Qemu is a program which can create and manage VMs and emulate devices. It can also do pure CPU emulation, but with KVM enabled it can unload CPU execution to KVM directly for near-native speed. A big challenge for VMMs is managing hardware interactions/pass-through exposed to VMs. Qemu offers an ecosystem of emulated devices accessible via the VirtIO interface. VirtIO implements a standard set of device interfaces including network adapters, disk drives and IO controllers.

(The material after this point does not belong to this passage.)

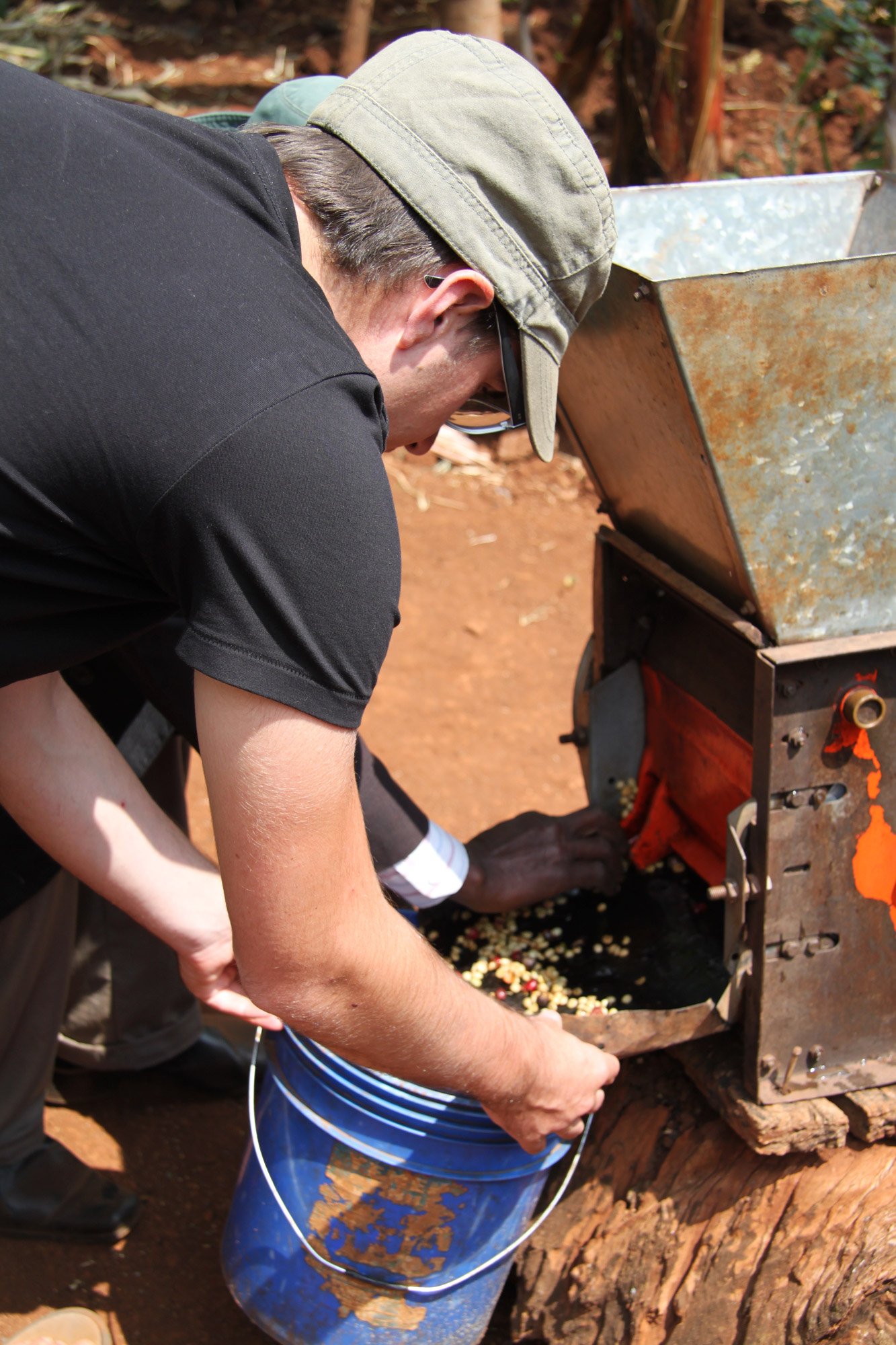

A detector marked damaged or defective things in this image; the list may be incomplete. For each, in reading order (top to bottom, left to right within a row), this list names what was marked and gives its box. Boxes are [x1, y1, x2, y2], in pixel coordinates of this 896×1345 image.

rusty metal machine [562, 174, 896, 1108]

Through a shared memory region (virtqueue), the VirtIO guest driver communicates directly with the hypervisor, knowing it is in a virtual machine; this concept is called paravirtualisation. Unlike full virtualisation, paravirtualisation modifies the guest OS to efficiently interface the hypervisor through hypercalls, reducing traps and emulation overhead.

Xen

Xen is a type 1 hypervisor running on bare metal. Critical (privileged) instructions requiring ring 0 get replaced by hypercalls. In this way, user space applications typically remain unaffected, but this design requires guest OS (DomU) instructions in ring-0 to be ported to ring-1. Xen also support the use of Dom0, which is a specially privileged domain running Linux completely natively. DomU drivers can communicate with Dom0 directly, just like VirtIO.